▸ **Aim of the exercise**: Only the lines with "bunch" in the entries below belong in the answer; please copy them.

[Stored data entries]
□ □ □ □ □
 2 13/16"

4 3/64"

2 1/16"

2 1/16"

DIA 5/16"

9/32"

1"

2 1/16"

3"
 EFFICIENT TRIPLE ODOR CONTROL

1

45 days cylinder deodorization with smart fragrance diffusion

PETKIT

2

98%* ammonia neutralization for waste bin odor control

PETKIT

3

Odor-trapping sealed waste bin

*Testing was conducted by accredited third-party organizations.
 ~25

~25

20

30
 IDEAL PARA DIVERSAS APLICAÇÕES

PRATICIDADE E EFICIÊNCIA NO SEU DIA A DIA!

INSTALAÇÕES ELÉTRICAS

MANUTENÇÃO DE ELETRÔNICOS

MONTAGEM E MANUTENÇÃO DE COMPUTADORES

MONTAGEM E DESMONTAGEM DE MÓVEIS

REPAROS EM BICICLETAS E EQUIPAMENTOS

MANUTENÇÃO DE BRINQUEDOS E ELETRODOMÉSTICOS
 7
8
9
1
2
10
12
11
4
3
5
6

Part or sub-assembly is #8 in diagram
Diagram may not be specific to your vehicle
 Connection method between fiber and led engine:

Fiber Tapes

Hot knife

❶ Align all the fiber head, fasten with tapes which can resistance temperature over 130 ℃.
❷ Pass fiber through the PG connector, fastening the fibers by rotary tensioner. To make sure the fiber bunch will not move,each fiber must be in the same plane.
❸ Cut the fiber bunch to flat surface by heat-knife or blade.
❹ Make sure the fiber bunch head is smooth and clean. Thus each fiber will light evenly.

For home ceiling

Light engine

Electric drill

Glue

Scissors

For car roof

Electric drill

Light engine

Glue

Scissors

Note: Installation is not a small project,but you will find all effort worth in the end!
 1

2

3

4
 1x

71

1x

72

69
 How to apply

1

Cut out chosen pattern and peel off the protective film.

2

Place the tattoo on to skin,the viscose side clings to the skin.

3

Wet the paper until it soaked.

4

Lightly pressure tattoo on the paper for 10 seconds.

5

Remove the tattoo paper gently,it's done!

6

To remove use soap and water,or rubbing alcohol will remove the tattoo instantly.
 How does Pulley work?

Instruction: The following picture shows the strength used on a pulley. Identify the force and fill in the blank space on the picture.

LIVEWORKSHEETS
□ □ □ □ □
▸ **Problem solution**:
❷ Pass fiber through the PG connector, fastening the fibers by rotary tensioner. To make sure the fiber bunch will not move,each fiber must be in the same plane.
❸ Cut the fiber bunch to flat surface by heat-knife or blade.
❹ Make sure the fiber bunch head is smooth and clean. Thus each fiber will light evenly.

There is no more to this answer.